Um arquivista oficial – catalogando os documentos pelo seu conteúdo - provavelmente não teria considerado notável haver papéis de gente alheia à família no seu arquivo. Mas eu não era arquivista oficial, estava interessada na história da família e, consequentemente, optara por uma arrumação dos documentos pela sua pertença aos diferentes ramos da família.
Quando me vi com inúmeros papéis de uns senhores chamados ‘Gomes da Silva e Brito’ e outros chamados ‘Mascarenhas Homem’ percebi que aquilo não tinha a ver com a nossa família. Pois foi entre estes papéis que encontrei a menção do retrato de Luís de Camões.

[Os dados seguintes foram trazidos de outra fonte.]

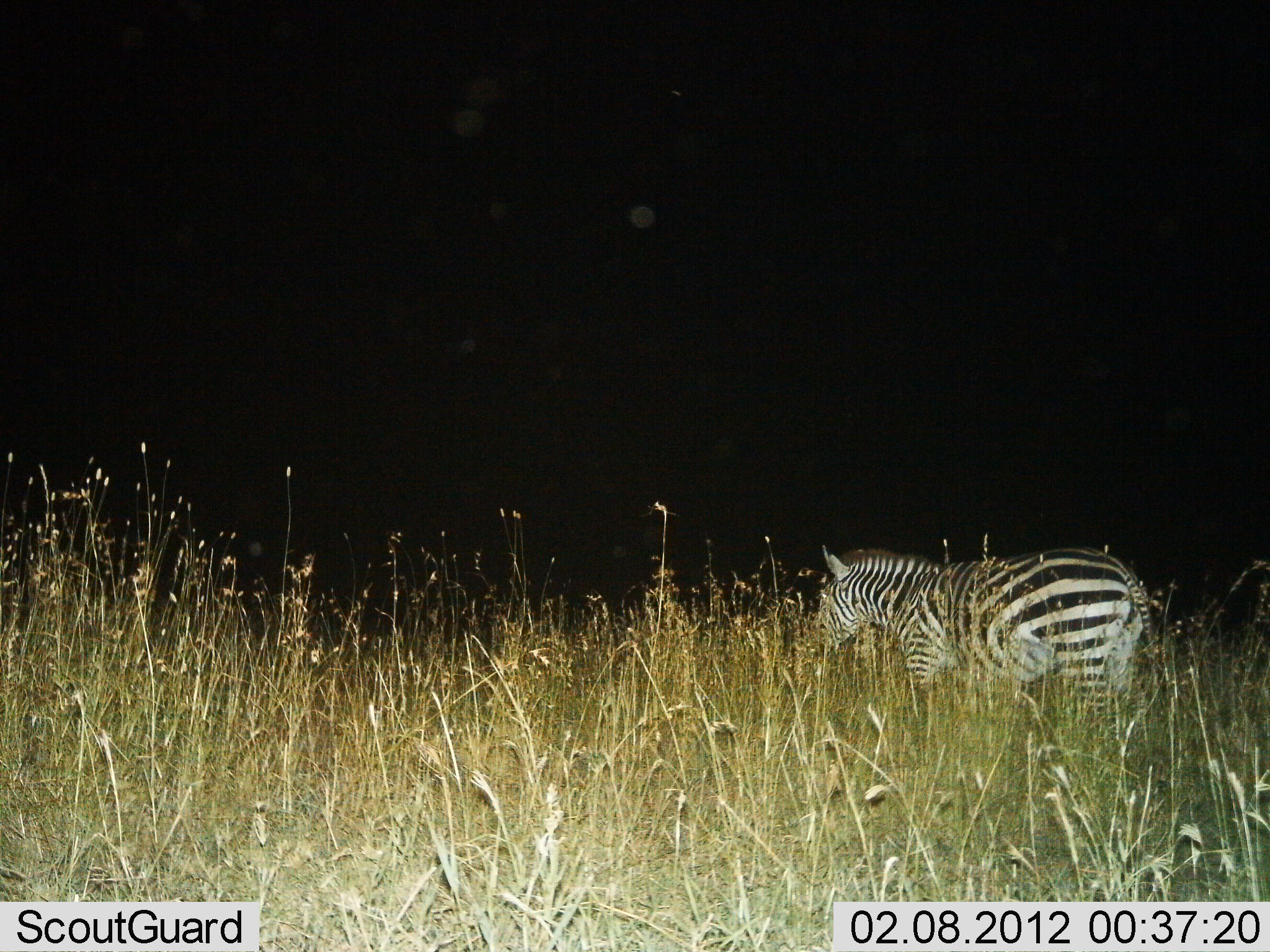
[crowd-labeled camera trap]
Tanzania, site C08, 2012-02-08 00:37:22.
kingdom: Animalia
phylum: Chordata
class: Mammalia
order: Perissodactyla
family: Equidae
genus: Equus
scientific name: Equus quagga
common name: plains zebra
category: zebra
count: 1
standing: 61%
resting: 6%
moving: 33%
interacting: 0%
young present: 0%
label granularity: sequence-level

Aqueles documentos tinham pertencido a uma senhora chamada Inês Josefa de Castro, que fora casada com José Gomes da Silva e Brito, e, em segundas núpcias, casada com Luís Saldanha da Gama, de quem por sua vez era segunda mulher. Quando casou com Luís de Saldanha, D. Inês trouxe consigo os papéis do primeiro marido (os Gomes da Silva e Brito) e, naturalmente, os da sua própria família.

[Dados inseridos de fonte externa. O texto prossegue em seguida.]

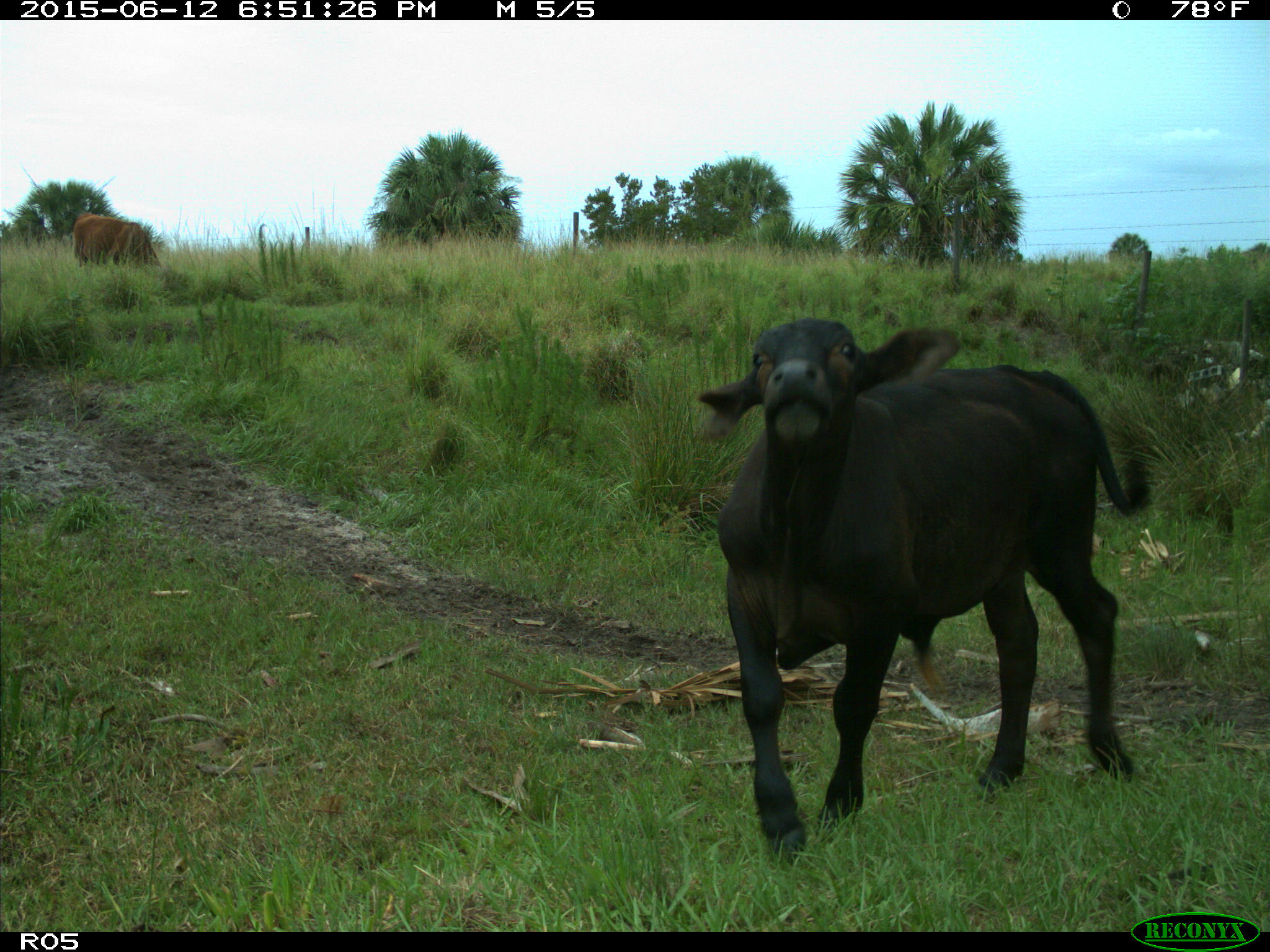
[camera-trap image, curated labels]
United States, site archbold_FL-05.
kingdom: Animalia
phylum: Chordata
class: Mammalia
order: Artiodactyla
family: Bovidae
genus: Bos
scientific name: Bos taurus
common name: domestic cow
Bos taurus (domestic cow).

D. Inês era filha de Gregório Mascarenhas Homem e D. Isabel de Sousa, vindo a ser, por morte de um único irmão, a herdeira universal de seus pais. O pai morre em 1650 e, tendo deixado filhos menores, houve que abrir um processo orfanológico (creio que é assim que se diz). Para tal fez-se um primeiro apanhado dos bens de Gregório Mascarenhas Homem. O processo definitivo, com a avaliação dos bens, foi feito posteriormente, e sabe-se que estava no cartório de Francisco Madureira Cardoso, escrivão dos órfãos da cidade de Lisboa. Não procurei esse inventário, refiro-me, sempre ao apanhado acima mencionado. É um documento de 15 folhas intitulado: “Rol das coisas que há nesta casa da senhora D. Isabel de Sousa para se declararem no inventário que há-de fazer-se”. O rol não é datado, mas deve ter sido elaborado logo após a morte do Dr. Gregório, portanto ainda em 1650.
A fl.5 e 5v do rol encontram-se enumeradas as seguintes obras de pintura: “seis painéis de fábulas, mais um painel grande com moldura da deosa Venos (sic), o retrato do senhor Vasco Fernandes Homem, o retrato do senhor D. Rodrigo de Castro, o retrato da rainha D. Catarina, o retrato do Camõens (sic), um paiinel de uma fábula. Um pouco abaixo, a obra estaria em outra divisão, mencionam-se ainda “cinco painéis de penturas (sic) de framengos compridos”, dois mapas, mais três painéis mais pequenos de pano pintado..”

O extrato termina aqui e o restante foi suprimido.